Dieciocho años después, Tristan ha crecido con salud y se ha enamorado perdidamente de Victoria, una joven de Muro por cuya mano haría cualquier cosa. En este caso, “cualquier cosa” significa adentrarse en Stormhold y traer de vuelta una estrella fugaz que acaba de “aterrizar” allí. No está solo en su búsqueda, ya que el botín es también codiciado por los tres aspirantes al trono de Stormhold, cuyo padre moribundo ha sido el causante de la aparición de la estrella, a modo de prueba para decidir cuál de sus hijos heredará el reino. El tercer bando en discordia es el grupo de la bruja Lamia y sus dos hermanas, que anhelan conseguir el corazón de la estrella, en un intento por recuperar su juventud.
El reparto está encabezado por Charlie Cox y Claire Danes en los papeles de Tristan Thorn e Yvaine, la personificación de la estrella. Peter O’Toole es el rey, y entre sus hijos podemos ver a Jason Flemyng (Primus), Rupert Everett (Secundus) y Mark Strong (Septimus). Sienna Miller es Victoria, Michelle Pfeiffer es la bruja Lamia, y Robert de Niro interpreta al Capitán Shakespeare, un aventurero cazador de rayos. Dirige Matthew Vaughn, coautor de un guión basado en la novela homónima de Neil Gaiman.
“Stardust” es una estupenda película que combina acertadamente las tres tramas que hemos mencionado (el compromiso de Tristan, la sucesión del rey fallecido y la búsqueda de la bruja), con varias intersecciones entre ellas y su inevitable convergencia al final de la historia. Michelle Pfeiffer es probablemente lo mejor de la película, bordando su papel de malvada bruja, y Robert de Niro consigue sorprenderme con un breve pero jugoso (y divertido) papel, probablemente el primero decente desde “Una Terapia Peligrosa”.
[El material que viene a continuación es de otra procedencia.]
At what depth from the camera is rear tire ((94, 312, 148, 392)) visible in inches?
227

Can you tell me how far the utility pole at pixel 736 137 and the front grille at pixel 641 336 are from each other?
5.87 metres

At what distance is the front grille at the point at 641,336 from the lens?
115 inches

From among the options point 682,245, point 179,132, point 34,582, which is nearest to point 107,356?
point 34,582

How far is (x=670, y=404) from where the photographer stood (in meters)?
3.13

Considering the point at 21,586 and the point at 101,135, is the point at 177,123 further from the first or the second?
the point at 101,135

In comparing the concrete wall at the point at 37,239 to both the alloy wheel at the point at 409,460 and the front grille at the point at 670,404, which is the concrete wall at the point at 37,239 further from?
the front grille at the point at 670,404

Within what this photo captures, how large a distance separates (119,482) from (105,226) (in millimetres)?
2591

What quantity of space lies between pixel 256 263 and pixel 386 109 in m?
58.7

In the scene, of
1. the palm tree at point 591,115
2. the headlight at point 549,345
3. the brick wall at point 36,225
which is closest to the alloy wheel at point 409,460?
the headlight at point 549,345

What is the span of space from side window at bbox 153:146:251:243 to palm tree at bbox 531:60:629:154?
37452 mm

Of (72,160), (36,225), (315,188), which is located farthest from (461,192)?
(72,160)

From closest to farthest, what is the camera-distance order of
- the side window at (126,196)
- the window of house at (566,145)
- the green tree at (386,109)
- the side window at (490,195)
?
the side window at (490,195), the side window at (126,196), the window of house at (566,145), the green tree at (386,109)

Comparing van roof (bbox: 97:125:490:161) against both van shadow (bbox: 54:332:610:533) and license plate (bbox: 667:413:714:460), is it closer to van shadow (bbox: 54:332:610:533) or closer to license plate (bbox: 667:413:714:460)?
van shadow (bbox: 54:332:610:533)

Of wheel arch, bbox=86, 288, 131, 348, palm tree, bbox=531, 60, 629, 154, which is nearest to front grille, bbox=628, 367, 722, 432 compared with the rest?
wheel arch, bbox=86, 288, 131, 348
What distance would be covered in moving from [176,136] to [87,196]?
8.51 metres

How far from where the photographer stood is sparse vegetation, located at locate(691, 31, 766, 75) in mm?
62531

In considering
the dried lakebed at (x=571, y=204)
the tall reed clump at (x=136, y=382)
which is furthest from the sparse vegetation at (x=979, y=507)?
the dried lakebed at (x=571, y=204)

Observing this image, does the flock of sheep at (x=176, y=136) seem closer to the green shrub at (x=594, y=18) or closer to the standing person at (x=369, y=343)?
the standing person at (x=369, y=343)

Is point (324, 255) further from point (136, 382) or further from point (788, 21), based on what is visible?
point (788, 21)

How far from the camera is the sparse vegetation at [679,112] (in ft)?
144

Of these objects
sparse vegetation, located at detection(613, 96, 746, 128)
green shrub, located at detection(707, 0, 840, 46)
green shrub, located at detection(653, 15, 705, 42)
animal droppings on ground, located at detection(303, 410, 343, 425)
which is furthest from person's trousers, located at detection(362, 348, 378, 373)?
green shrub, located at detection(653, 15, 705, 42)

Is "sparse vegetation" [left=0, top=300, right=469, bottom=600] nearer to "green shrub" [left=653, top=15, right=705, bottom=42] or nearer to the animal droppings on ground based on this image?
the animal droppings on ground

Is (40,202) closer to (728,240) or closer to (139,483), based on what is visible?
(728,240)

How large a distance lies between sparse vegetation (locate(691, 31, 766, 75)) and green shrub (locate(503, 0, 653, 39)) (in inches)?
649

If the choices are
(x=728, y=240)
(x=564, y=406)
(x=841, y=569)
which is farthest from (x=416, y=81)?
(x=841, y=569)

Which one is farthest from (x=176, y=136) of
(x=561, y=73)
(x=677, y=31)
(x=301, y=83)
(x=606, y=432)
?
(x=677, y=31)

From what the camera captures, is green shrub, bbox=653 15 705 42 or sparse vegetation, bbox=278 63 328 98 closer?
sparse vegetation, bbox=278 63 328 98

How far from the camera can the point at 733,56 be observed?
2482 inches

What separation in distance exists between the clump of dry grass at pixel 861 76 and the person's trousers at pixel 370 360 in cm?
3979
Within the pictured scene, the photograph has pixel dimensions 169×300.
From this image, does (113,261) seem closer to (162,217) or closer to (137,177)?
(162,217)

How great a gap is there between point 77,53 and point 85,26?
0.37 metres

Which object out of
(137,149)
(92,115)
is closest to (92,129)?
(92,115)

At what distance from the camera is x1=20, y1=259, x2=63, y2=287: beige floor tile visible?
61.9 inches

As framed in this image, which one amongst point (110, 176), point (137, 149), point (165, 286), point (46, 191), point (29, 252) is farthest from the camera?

Uno de los grandes aciertos de “Stardust”, aparte de tener una historia que contar (necesidad que, desgraciadamente, parece cada día menos obvia), es la adición de un punto macarra, que hace que la película nos guste tanto como lo hicieron las películas de nuestra infancia. El humor negro se hace patente sobre todo en la trama sucesoria, con los hijos del rey matándose unos a otros (y con el creciente grupo de fallecidos contemplando el desarrollo de la historia), y en la de las brujas, con el envejecimiento de Lamia, aunque no querría olvidarme del secreto del Capitán Shakespeare. Fantasía actualizada para un público actual, con veinte años más que entonces, y (para qué vamos a negarlo) bastante más mala leche.
Aunque ha pasado desapercibida ante nosotros en el momento de su estreno, probablemente debido a una competencia provista de una campaña de marketing mucho más potente, espero que el DVD permita que “Stardust” salga a flote y ocupe el lugar que le corresponde, ya que se trata de una historia muy parecida a las de antes, y que, en contra de la moda que impera (a algunos esto les va a encantar), se resume en una sola película.